Accordingly the objects and advantages of the present invention are:
(a) to provide an imaging sensor microassembly which can satisfy size requirements (cross-section and length) of medical and industrial inspection devices like endoscopes or borescopes.
(b) to provide an imaging sensor microassembly which can incorporate microminiature packageless imaging sensor with leads bonded directly to the silicon chip or leadless and, at the same time, will not require, but also not exclude, expensive aterials and components or complicated assembly methods like hybrid technology.
(c) to provide an imaging sensor microassembly with the transmission cables positioned close to the center of the assembly cross-section to allow for the cable to bent in the close proximity to the assembly.

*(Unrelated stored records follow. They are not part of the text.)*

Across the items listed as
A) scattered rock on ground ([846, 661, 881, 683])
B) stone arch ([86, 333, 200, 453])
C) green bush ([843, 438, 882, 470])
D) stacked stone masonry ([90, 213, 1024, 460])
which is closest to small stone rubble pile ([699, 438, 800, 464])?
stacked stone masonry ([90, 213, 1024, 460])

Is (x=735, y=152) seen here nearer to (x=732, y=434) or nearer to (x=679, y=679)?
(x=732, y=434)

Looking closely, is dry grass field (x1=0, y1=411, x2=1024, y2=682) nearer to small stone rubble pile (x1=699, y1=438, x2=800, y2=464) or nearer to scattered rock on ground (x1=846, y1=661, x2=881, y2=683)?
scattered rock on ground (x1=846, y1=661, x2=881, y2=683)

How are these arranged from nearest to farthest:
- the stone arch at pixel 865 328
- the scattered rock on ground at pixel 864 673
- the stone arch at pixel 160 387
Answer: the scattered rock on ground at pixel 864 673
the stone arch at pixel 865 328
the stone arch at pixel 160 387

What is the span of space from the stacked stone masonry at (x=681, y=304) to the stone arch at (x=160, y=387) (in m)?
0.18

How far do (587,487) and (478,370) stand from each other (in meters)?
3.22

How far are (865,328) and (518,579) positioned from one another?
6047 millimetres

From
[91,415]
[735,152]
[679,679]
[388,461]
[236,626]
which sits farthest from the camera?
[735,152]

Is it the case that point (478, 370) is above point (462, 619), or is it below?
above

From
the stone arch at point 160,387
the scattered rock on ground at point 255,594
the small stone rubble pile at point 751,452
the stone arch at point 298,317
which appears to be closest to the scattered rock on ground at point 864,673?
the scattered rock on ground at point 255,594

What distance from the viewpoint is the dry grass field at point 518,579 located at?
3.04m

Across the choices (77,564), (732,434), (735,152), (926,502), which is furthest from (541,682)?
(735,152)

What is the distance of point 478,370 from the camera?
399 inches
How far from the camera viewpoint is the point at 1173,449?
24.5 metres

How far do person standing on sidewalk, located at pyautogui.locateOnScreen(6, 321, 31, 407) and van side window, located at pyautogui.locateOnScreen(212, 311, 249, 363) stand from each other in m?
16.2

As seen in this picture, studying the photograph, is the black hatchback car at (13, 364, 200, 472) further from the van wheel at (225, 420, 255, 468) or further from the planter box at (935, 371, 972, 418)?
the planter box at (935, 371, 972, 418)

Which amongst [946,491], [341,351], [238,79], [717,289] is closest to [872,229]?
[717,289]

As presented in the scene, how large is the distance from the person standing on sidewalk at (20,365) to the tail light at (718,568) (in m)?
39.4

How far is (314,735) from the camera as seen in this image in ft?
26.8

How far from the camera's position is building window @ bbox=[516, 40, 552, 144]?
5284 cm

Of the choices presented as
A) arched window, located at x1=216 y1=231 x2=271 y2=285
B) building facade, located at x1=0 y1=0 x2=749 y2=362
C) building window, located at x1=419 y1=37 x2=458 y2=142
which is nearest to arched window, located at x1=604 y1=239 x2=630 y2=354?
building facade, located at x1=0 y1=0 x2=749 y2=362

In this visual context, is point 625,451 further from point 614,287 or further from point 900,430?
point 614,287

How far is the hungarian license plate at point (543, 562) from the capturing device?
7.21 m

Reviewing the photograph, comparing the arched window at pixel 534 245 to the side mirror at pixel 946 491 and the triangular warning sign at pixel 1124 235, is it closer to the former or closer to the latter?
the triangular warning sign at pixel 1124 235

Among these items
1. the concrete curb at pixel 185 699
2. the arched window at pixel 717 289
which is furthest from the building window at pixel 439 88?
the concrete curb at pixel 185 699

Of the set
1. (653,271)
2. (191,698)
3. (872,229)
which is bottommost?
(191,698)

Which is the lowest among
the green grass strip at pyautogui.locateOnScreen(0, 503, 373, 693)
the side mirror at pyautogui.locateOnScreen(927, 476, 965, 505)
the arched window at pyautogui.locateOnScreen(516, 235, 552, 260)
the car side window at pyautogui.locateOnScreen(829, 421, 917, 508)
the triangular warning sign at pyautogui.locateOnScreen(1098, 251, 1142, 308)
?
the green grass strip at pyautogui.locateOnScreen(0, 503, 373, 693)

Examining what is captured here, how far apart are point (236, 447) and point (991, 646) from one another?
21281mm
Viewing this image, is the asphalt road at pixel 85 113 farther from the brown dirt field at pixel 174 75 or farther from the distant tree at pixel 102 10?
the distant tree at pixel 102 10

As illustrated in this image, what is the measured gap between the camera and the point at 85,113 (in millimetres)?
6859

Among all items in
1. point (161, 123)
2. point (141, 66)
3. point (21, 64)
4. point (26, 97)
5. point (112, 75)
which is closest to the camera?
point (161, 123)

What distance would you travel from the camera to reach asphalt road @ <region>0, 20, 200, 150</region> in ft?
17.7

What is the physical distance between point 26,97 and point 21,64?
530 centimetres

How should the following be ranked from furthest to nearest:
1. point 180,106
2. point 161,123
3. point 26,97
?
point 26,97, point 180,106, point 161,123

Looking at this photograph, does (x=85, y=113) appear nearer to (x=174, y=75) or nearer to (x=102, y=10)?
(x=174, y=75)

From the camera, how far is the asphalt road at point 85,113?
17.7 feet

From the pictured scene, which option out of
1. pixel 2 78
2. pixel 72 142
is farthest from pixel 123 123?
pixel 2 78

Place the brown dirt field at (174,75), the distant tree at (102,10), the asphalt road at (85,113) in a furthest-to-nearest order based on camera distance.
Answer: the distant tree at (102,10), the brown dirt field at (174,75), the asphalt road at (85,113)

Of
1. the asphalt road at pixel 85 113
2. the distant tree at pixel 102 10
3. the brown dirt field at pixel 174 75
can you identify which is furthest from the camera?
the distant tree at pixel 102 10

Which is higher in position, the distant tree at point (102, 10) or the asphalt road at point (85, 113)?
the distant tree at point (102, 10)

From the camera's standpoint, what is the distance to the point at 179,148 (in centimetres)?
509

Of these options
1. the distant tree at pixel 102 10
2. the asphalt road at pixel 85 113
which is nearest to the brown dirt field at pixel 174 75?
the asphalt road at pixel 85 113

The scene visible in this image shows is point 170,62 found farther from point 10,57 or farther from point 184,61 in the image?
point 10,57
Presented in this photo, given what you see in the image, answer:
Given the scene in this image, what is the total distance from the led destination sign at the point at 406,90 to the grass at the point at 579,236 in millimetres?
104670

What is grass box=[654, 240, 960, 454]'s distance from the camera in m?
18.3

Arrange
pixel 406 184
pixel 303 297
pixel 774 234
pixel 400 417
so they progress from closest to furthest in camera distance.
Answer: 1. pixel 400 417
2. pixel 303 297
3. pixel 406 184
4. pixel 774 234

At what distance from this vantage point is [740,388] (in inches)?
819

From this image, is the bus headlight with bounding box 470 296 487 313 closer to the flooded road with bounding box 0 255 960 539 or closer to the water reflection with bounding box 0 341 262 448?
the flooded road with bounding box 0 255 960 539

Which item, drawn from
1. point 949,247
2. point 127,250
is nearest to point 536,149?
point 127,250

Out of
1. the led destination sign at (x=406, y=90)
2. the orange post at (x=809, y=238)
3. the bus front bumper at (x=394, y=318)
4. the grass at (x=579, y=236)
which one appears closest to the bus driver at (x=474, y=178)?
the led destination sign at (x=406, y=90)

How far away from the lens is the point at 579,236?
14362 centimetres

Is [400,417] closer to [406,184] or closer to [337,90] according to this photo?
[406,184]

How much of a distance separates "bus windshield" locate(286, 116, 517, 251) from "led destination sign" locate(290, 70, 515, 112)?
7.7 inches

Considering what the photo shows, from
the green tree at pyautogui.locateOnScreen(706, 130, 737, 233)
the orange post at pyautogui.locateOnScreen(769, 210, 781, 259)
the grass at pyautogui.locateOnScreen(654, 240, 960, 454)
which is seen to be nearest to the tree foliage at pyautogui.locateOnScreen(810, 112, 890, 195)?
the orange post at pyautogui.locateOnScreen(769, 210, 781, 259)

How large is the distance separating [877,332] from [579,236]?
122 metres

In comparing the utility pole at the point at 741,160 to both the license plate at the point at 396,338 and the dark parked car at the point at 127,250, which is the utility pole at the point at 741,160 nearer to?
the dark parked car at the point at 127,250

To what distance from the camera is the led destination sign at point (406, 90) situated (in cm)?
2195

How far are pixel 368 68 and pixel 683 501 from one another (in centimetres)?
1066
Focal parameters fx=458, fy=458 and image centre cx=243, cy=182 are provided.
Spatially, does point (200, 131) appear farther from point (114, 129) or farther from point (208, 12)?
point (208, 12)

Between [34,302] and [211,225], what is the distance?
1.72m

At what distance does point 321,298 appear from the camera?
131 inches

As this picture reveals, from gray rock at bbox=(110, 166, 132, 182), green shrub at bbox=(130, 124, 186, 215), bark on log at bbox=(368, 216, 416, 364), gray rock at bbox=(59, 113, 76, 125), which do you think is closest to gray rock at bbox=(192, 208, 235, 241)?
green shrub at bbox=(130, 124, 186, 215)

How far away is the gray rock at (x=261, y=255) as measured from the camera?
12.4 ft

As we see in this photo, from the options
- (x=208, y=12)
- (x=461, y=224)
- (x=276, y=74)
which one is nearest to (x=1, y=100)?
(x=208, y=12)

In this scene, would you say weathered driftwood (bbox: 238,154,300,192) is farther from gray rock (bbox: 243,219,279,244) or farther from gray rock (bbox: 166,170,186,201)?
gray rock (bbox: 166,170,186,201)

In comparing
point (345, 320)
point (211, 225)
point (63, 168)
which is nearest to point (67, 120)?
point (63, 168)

Further object of the present invention is to provide a compact imaging sensor microassembly for video endoscopes, borescopes, laproscopes, diagnostic and monitoring devices that is rugged, insensitive to ambient conditions, simple to use and inexpensive. Still further objects and advantages will become apparent from a consideration of the ensuing description and drawings. These and other objects of the present invention are attained by means of an imaging sensor microassembly suitable for use in the small diameter diagnostic, monitoring and inspection instruments. The assembly includes miniature packageless imager, with the leads bonded directly to the silicon chip or leadless. The assembly includes also two circuit boards. Boards are mounted perpendicularly to each other with the image sensor mounted in parallel alignment to the top surface of the top board. The leads of the sensor are bonded to the two opposite edges of the top board. Leadless sensor mounts directly to the top board. Second, bottom board is attached to the other side of the first board in the pattern resembling capital T, but moved slightly off center to one side. Electronic components are mounted on the surface of the first board under the imager andxe2x80x94or on one side of the second board. The cable conductors are attached to the opposite surface of the second bottom board which is facing towards the center of the assembly. This arrangement puts the cable conductors in the center of the assembly aiding in bending properties of the cables.